+++ Dataset extract

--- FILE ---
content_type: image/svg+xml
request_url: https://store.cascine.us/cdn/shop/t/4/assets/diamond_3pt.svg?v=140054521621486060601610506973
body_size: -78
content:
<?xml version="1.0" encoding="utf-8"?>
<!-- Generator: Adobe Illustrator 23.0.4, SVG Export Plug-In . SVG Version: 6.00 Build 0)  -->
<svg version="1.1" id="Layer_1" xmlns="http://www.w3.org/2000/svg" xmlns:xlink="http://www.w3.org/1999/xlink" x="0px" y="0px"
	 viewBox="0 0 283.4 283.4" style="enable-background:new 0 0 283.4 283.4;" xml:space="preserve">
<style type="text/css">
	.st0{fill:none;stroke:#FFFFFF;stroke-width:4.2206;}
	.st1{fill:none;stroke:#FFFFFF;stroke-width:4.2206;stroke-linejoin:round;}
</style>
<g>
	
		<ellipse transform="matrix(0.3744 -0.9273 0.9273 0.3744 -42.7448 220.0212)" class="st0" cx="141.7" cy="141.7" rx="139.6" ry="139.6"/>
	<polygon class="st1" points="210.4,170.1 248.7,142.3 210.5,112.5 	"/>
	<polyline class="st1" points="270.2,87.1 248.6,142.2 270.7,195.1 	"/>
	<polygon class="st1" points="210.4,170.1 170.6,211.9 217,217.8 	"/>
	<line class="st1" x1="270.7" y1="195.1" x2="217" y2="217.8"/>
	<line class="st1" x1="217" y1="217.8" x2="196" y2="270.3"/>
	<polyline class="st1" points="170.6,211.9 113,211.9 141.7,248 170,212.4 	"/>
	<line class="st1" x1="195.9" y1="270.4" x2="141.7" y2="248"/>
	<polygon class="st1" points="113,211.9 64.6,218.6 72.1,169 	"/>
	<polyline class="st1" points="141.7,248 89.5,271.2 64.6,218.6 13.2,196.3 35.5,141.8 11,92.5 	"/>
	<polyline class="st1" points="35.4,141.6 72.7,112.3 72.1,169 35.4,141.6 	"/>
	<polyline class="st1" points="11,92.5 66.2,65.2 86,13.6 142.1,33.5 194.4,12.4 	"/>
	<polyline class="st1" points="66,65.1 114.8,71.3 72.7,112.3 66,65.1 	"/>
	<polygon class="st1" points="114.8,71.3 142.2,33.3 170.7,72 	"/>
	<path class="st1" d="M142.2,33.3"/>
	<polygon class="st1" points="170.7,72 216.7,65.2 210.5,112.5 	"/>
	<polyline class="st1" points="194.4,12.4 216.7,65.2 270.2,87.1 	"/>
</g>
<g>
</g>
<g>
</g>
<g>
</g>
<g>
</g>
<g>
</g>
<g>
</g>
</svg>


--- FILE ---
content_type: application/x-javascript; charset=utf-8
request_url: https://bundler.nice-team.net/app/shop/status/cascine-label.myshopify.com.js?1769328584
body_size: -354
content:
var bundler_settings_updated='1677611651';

++++++

Copy out every line from the data above that has "cascine" in it.

request_url: https://store.cascine.us/cdn/shop/t/4/assets/diamond_3pt.svg?v=140054521621486060601610506973
request_url: https://bundler.nice-team.net/app/shop/status/cascine-label.myshopify.com.js?1769328584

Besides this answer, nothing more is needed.